На другое утро Алкивиад и Тодори выехали на монастырских лошадях по дороге в Рапезу. Вчерашние облака рассеялись, солнце грело, и игумен с отцом Парфением провожали их больше часа. Присели проститься и отдохнуть; игумен выложил на коврик хлеб и хороший сыр для гостя; выпили и вина за здоровье друг друга;
Тодори тут же развел огонь и сварил на нем кофе. Отец Парфений дружески глядел на Алкивиада и наконец сказал ему:
— Пока вы роскошно нежились до позднего часа, как истинный афинянин, я, как монах и человек сельский, встал рано, вышел за ограду монастырскую, сел на камень и долго думал о вас. Думал я, думал и нашел для вас притчу одну. Ее-то я вам хочу сказать на прощанье, чтобы вы вспомнили мою толстую болгарскую голову с добрым чувством. Вот моя притча. Назову я ее притчей о неблагоразумном земледельце.Неблагоразумный земледелец этот жил у подошвы крутой и большой горы. Гора эта была на север и запад от его жилища, а на восток и юг простиралось широкое мало возделанное поле; на этом поле владели предки земледельца землями целые века, и обломки домов их видны там до сих пор. Но селянин не глядел никогда на это поле, взоры его обращались на скромные виноградники, которые в поте лица возделывали по склону горы его северные соседи, столь же бедные, как и он, или еще более бедные. Он начал с ними долгую и несправедливую тяжбу на тех лишь доводах, что прадед его захватил когда-то силой эти земли горные и держал их всего двадцать лет.

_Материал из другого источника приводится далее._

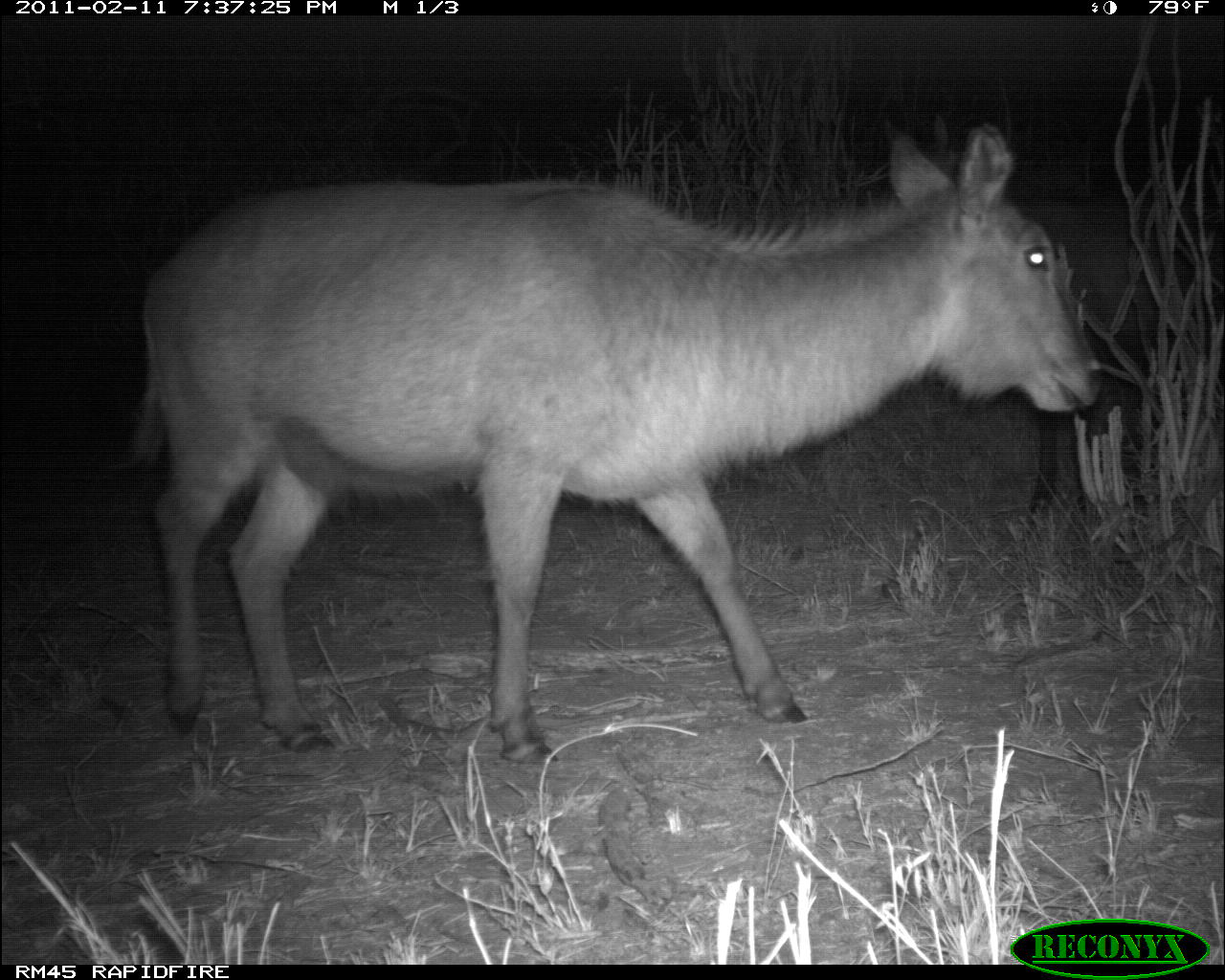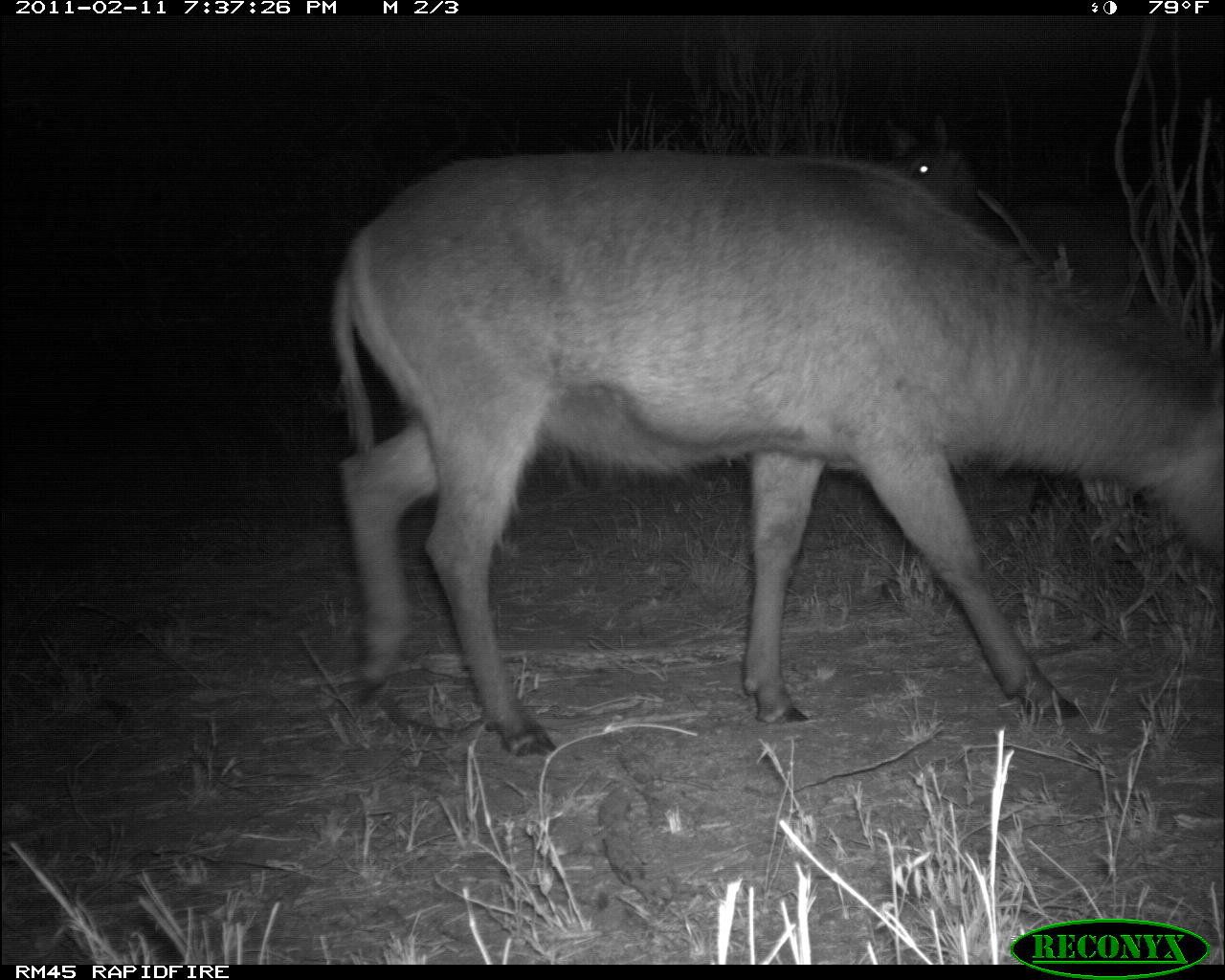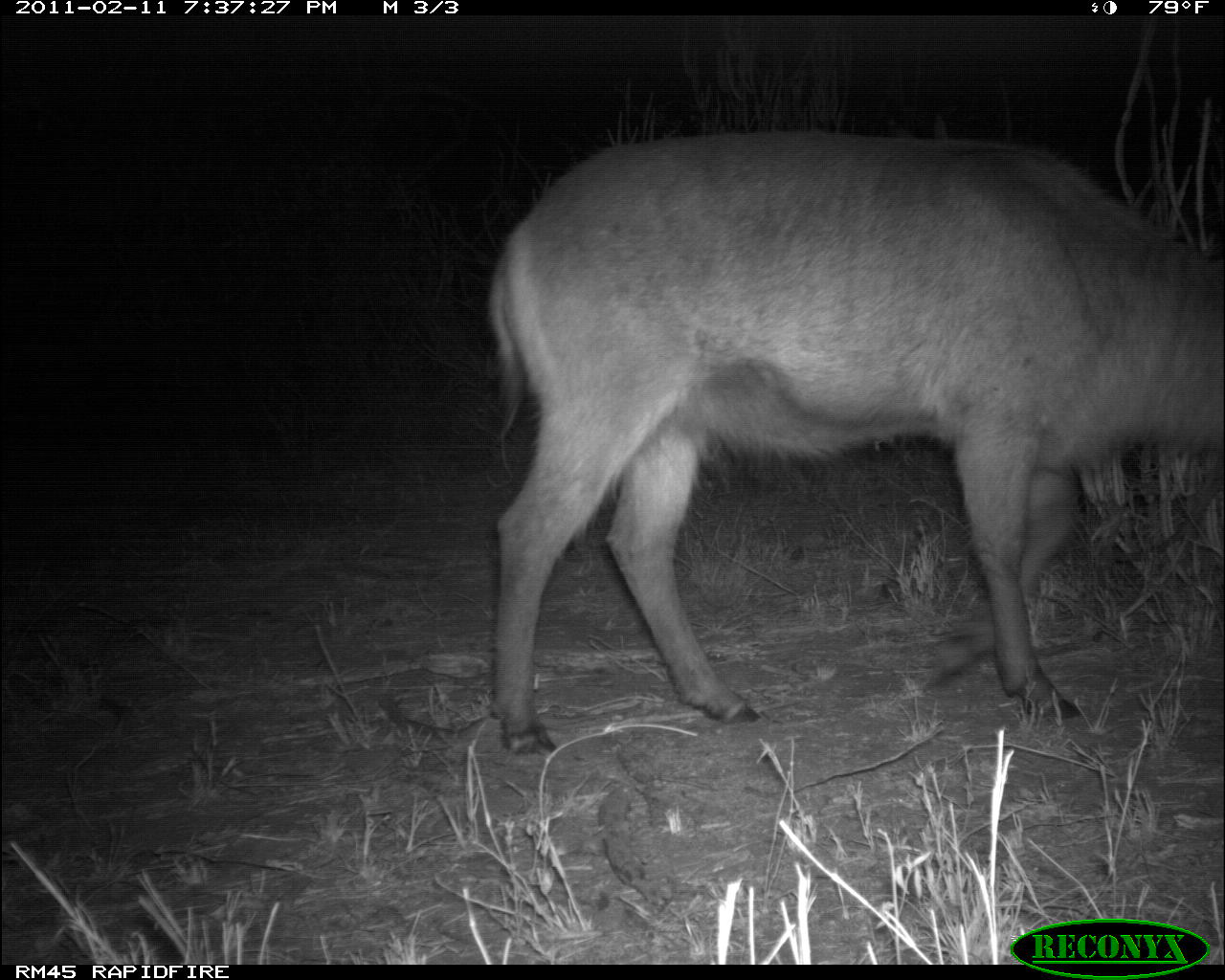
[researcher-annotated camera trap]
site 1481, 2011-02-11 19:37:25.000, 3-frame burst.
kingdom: Animalia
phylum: Chordata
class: Mammalia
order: Artiodactyla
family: Bovidae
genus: Kobus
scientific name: Kobus ellipsiprymnus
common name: waterbuck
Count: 2.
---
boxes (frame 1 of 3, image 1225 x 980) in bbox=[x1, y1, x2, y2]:
kobus ellipsiprymnus: bbox=[134, 117, 1104, 765]; bbox=[928, 143, 1192, 518]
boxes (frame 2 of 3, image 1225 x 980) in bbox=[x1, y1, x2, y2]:
kobus ellipsiprymnus: bbox=[328, 146, 1224, 756]; bbox=[881, 109, 1134, 505]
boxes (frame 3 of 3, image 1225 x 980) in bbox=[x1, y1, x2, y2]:
kobus ellipsiprymnus: bbox=[484, 124, 1224, 753]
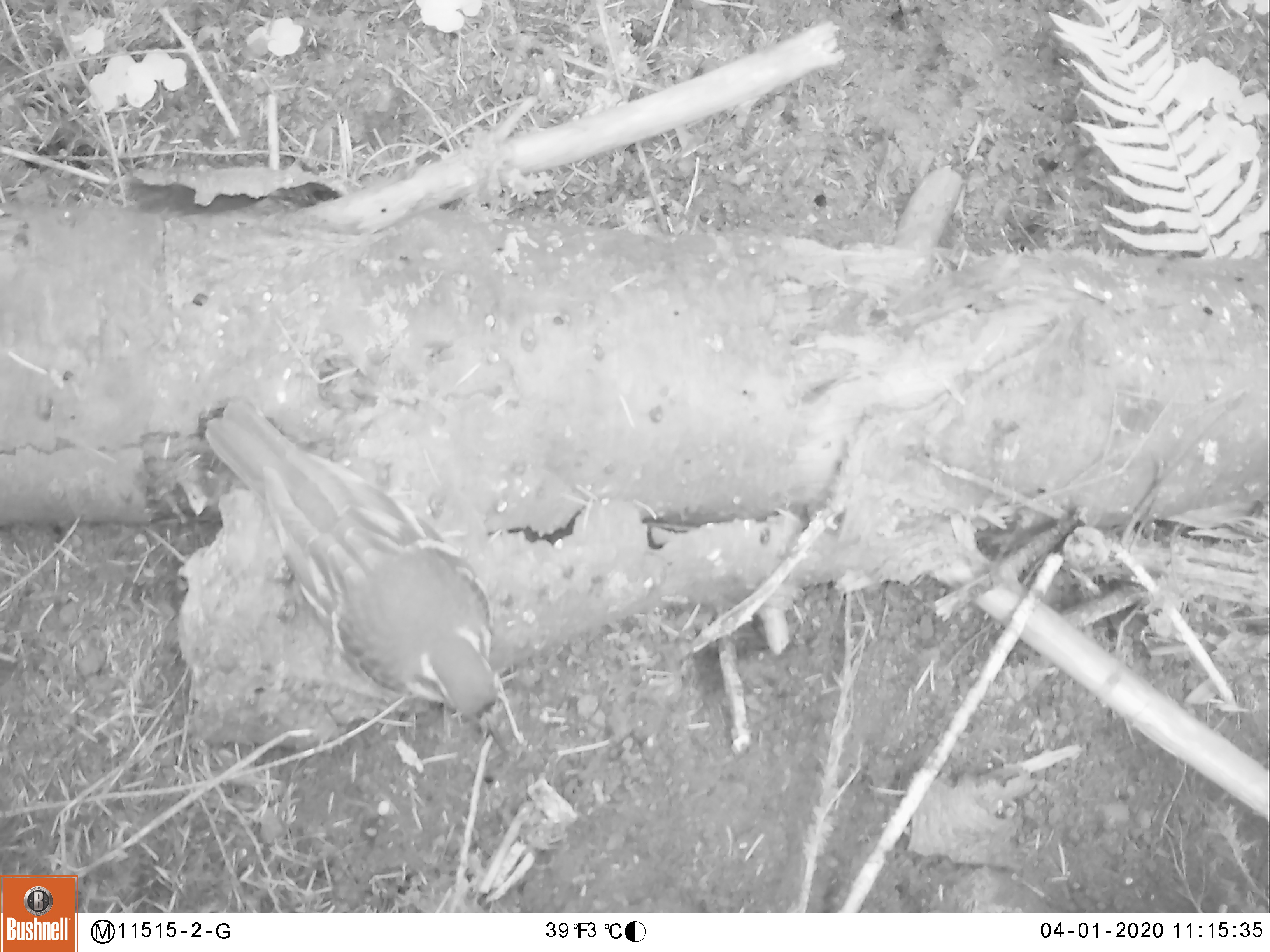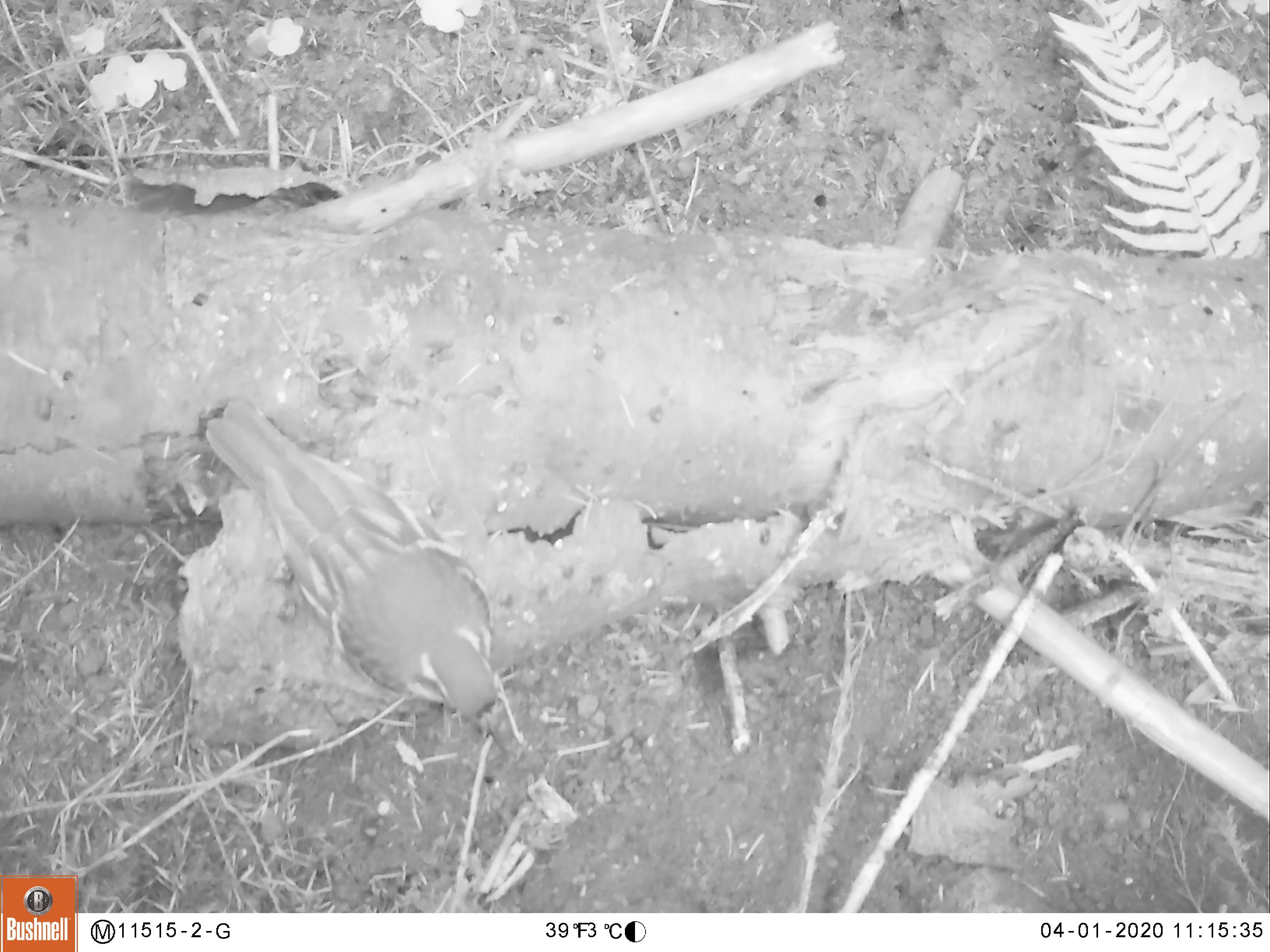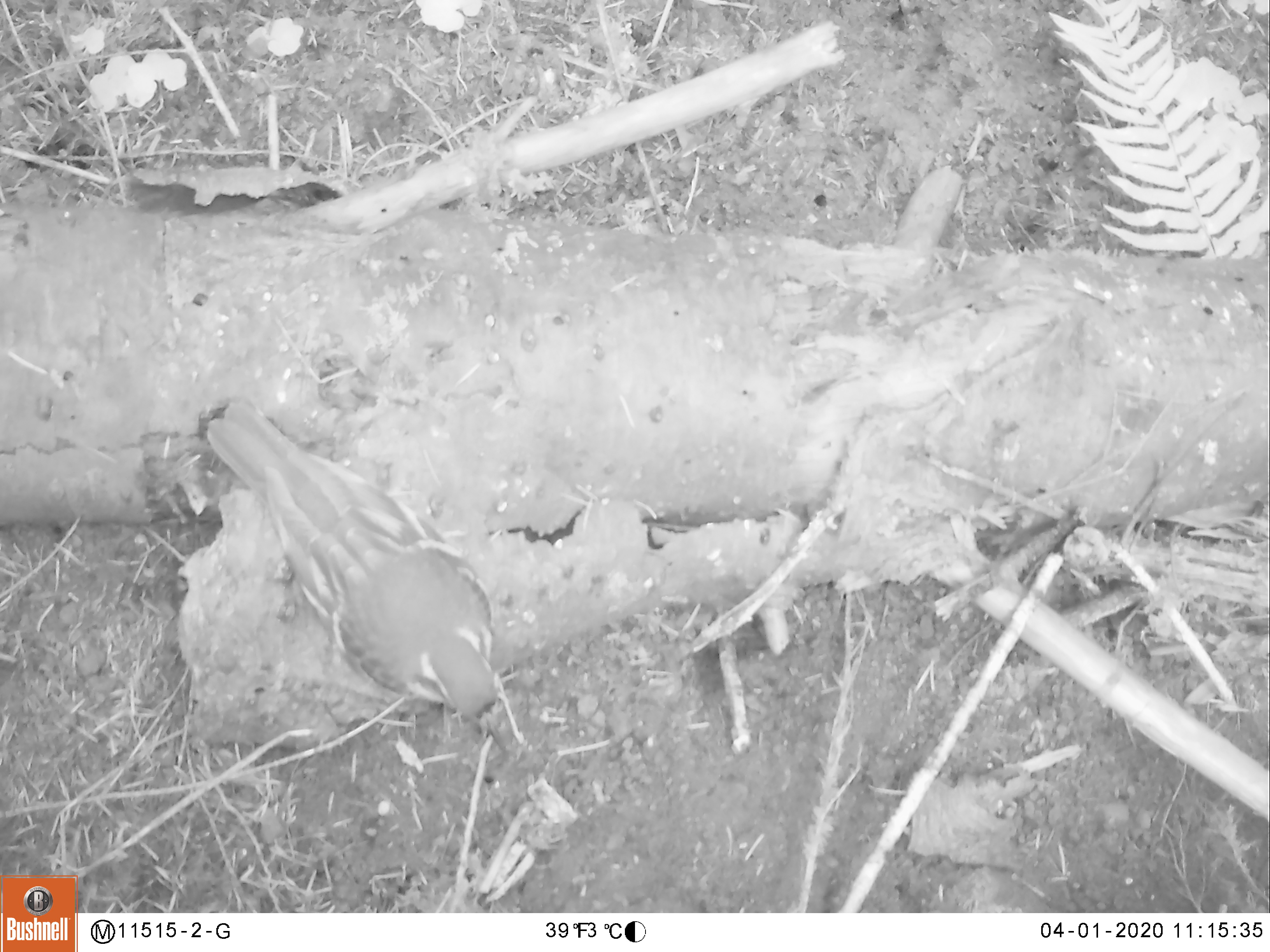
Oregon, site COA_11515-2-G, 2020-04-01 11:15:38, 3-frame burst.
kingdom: Animalia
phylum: Chordata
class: Aves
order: Passeriformes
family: Turdidae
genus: Ixoreus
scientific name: Ixoreus naevius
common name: varied thrush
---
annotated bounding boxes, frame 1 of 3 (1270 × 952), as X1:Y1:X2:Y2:
varied thrush: 202:404:498:737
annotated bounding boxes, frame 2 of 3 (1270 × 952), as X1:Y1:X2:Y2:
varied thrush: 207:397:502:740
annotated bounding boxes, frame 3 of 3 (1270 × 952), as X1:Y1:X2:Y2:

Было это очень давно, и держал этот человек виноградники, скажу вам, примерно, от 1020 года до 1040 года не больше. Тогда винодельцы были сильнее и прогнали его. Теперь они бедны и слабы. Но на вершине горы стоит высокий дворец богатого бея, которому бедные виноградари эти близкие родные. Не все их требования исполняет бей так, как бы они хотели, и дружба его дома с домом неразумного пахаря — дружба древняя. Не знает, однако, и бей иногда, что делать и с бедными родственниками, и с неразумным пахарем, которого он также жалеет и любит. Трудно бею, трудно и пахарю, трудно и винодельцам бедным. Тяжба разоряет их; и враги их общие празднуют радостный праздник, видя раздоры их. Так идет дело Давно, и никто не сказал еще пахарю: «Неразумный и злой пахарь! Если твоя запашка тебе кажется малою, брось взоры свои на широкое восточное поле, где видны следы твоих великих предков, поросшие мхом и тернием, и протяни братскую руку и бею могучему, и родным его бедным! Не взойти тебе и на полгоры, беззаконно-неразумный и жестокий пахарь». Вот моя притча! — сказал, вставая, отец Парфений и обнял Алкивиада.
Алкивиаду нетрудно было понять ее. Он догадался, что пахарь неразумный не кто иной, как грек, а бедные родственники богатого бея — южные славяне, соседние греки. А кто бей богатый — это также было ясно.
Около полудня, в первый день Байрама, путники выехали в Рапезу.
Алкивиад полюбовался на древний турецкий мост через реку, которая шумно бежала по камням, переполнившись от вчерашнего дождя... Экипажам, если б они были в стране, было бы трудно проезжать по его каменным уступам; но вид его был величав и прочен.